Обе женщины остро глянули на нее.

– Не забывайся, Ина-каэдзи, – ровным голосом, от которого у нормального человека поползли бы по спине мурашки, сказала резчица деревянных крыс. – Твое имя значит, что тебе чужда измена. Но если в своем сердце ты не прониклась учением Госпожи, берегись! Изменишь нашему пути – не увидишь свободы и Света!

– Ой, да не бери меня на понт, Тамарочка! – растягивая слова, всклокоченная женщина резво спустилась с лежака и встала, уперев руки в бока. – Я ж не твоя пятилетняя дочка, мне ты, как ей, глотку не перережешь… Сплю я чутко. И бью метко. Знаю я, какая ты праведница…

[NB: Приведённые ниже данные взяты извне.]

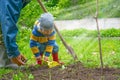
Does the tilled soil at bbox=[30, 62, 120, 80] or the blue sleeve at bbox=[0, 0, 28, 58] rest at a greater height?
Result: the blue sleeve at bbox=[0, 0, 28, 58]

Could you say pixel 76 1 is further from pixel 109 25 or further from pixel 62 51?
pixel 62 51

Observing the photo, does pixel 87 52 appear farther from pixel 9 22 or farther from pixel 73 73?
pixel 9 22

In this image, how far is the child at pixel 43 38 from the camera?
5.72 m

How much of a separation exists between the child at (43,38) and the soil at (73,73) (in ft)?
0.79

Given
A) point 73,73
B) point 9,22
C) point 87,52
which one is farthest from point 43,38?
point 87,52

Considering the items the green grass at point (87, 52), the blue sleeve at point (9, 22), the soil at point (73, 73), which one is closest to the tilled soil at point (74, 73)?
the soil at point (73, 73)

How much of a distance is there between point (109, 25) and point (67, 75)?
5.89m

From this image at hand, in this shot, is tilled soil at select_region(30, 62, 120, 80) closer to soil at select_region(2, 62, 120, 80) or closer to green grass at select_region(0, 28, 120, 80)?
soil at select_region(2, 62, 120, 80)

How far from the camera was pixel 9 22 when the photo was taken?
5.52m

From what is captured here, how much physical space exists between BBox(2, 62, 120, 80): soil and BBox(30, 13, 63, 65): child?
9.5 inches

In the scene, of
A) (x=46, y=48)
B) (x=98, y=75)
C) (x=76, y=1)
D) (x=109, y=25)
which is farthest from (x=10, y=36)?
(x=76, y=1)

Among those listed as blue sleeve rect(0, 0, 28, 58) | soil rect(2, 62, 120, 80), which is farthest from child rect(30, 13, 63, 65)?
blue sleeve rect(0, 0, 28, 58)

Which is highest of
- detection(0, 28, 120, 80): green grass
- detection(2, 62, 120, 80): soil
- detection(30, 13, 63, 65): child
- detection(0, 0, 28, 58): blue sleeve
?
detection(0, 0, 28, 58): blue sleeve

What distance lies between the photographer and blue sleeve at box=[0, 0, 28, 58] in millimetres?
5496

Тамахоси-Тамара резко побледнела, дернула головой, и в ее глазах загорелся нехороший огонь. Но, видимо, она уже научилась владеть своими эмоциями. Поэтому она ограничилась только ядовитым замечанием в сторону Ина-каэдзи:

– Что ж, Ириночка, спасибо, что напомнила мне про мои грехи. Тебе про твои напомнить? Это, кажется, ты была помощницей того парня, ну, который отлавливал всяких мелких бродяжек, особенно пацанов, и перед видеокамерой вытворял с ними такое, что даже ментов на экспертизе выташнивало? Это ты, добрая тетя, давала мальчику конфетку или дозу и вела его к маньяку?..

– Заткнись, сука! – зарычала Ириночка. Все ее веселое спокойствие как ветром сдуло. – Это брехня! Прокурор пургу мел! И потом… они все равно были беспризорниками! А ты… ты – убийца собственной дочери!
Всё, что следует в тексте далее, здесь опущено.